Data listing:
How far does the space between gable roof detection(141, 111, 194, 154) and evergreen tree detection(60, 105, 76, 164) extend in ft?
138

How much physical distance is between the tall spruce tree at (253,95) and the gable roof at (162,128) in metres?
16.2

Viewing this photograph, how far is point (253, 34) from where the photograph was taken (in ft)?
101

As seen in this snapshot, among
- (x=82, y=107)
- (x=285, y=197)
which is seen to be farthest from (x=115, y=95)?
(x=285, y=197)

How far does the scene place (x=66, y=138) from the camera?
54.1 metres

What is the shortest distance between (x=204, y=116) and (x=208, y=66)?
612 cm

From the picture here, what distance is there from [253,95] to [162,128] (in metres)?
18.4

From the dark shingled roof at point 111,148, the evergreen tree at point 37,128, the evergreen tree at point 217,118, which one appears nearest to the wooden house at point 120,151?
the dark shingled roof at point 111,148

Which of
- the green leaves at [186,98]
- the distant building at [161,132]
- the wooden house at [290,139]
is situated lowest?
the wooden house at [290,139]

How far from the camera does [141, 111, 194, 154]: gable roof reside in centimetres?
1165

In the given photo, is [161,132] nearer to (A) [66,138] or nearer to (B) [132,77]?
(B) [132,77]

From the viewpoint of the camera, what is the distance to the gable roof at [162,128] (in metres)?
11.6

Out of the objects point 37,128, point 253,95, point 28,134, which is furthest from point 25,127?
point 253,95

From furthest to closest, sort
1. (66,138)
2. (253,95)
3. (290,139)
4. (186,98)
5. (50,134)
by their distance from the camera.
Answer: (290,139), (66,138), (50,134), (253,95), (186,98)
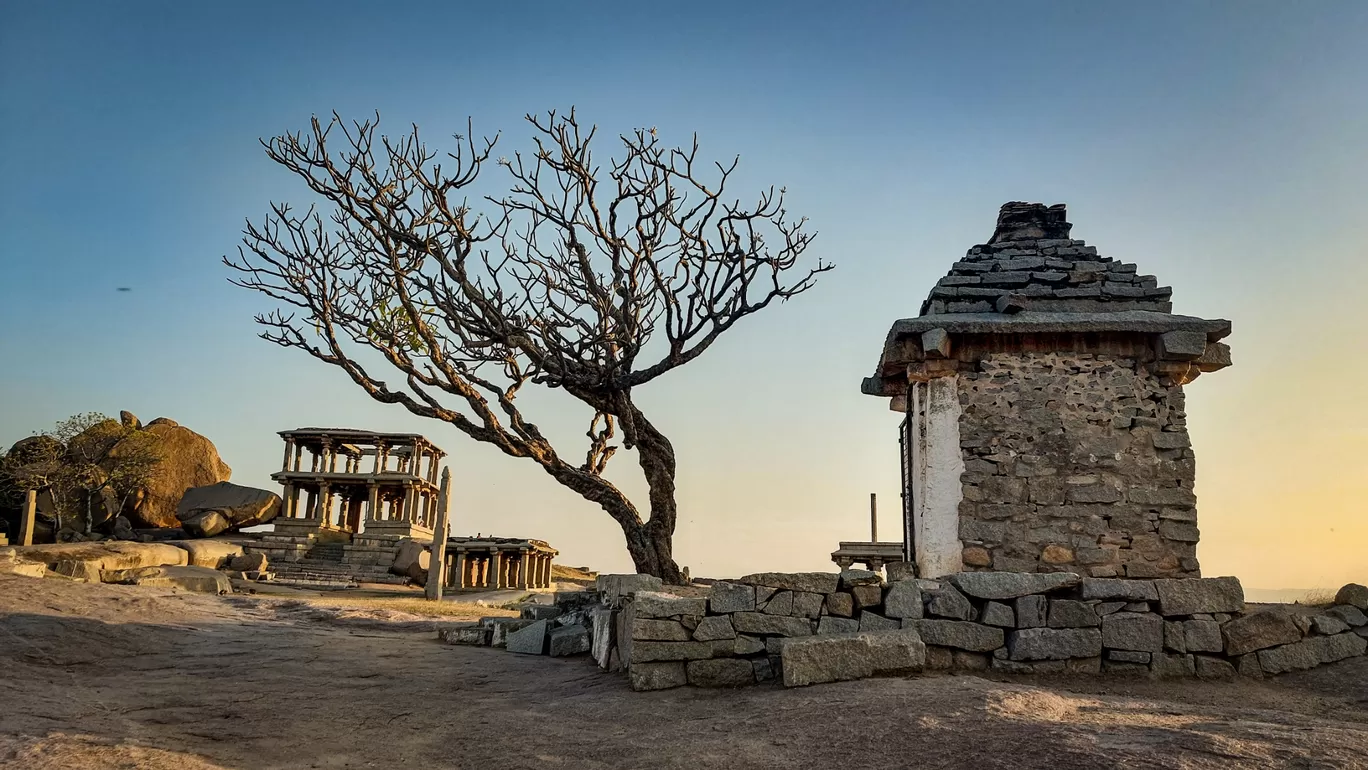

Job: Recast the lines above as a Markdown table with the columns "No." and "Text": number each nonblank line in order and put its wording beside it. Skip blank lines and leave the pictures out.

Solution for this exercise:
| No. | Text |
|---|---|
| 1 | How far does the space between gable roof detection(141, 111, 194, 154) and evergreen tree detection(60, 105, 76, 164) extend in ft? |
| 2 | 138 |
| 3 | How much physical distance is between the tall spruce tree at (253,95) and the gable roof at (162,128) in metres? |
| 4 | 16.2 |
| 5 | Viewing this photograph, how far is point (253, 34) from where the photograph was taken (in ft)? |
| 6 | 101 |
| 7 | As seen in this snapshot, among |
| 8 | - (x=82, y=107) |
| 9 | - (x=285, y=197) |
| 10 | which is seen to be farthest from (x=115, y=95)? |
| 11 | (x=285, y=197) |
| 12 | How far does the scene place (x=66, y=138) from the camera? |
| 13 | 54.1 metres |
| 14 | What is the shortest distance between (x=204, y=116) and (x=208, y=66)? |
| 15 | 612 cm |
| 16 | From the picture here, what distance is there from [253,95] to [162,128] (in metres)? |
| 17 | 18.4 |
| 18 | From the dark shingled roof at point 111,148, the evergreen tree at point 37,128, the evergreen tree at point 217,118, which one appears nearest to the wooden house at point 120,151? |
| 19 | the dark shingled roof at point 111,148 |
| 20 | Which of |
| 21 | - the green leaves at [186,98] |
| 22 | - the distant building at [161,132] |
| 23 | - the wooden house at [290,139] |
| 24 | is situated lowest? |
| 25 | the wooden house at [290,139] |
| 26 | How far from the camera does [141, 111, 194, 154]: gable roof reside in centimetres? |
| 27 | 1165 |
| 28 | In the given photo, is [161,132] nearer to (A) [66,138] or nearer to (B) [132,77]? |
| 29 | (B) [132,77] |
| 30 | From the viewpoint of the camera, what is the distance to the gable roof at [162,128] (in metres)? |
| 31 | 11.6 |
| 32 | Out of the objects point 37,128, point 253,95, point 28,134, which is furthest from point 25,127? |
| 33 | point 253,95 |
| 34 | From furthest to closest, sort |
| 35 | 1. (66,138) |
| 36 | 2. (253,95) |
| 37 | 3. (290,139) |
| 38 | 4. (186,98) |
| 39 | 5. (50,134) |
| 40 | by their distance from the camera. |
| 41 | Answer: (290,139), (66,138), (50,134), (253,95), (186,98) |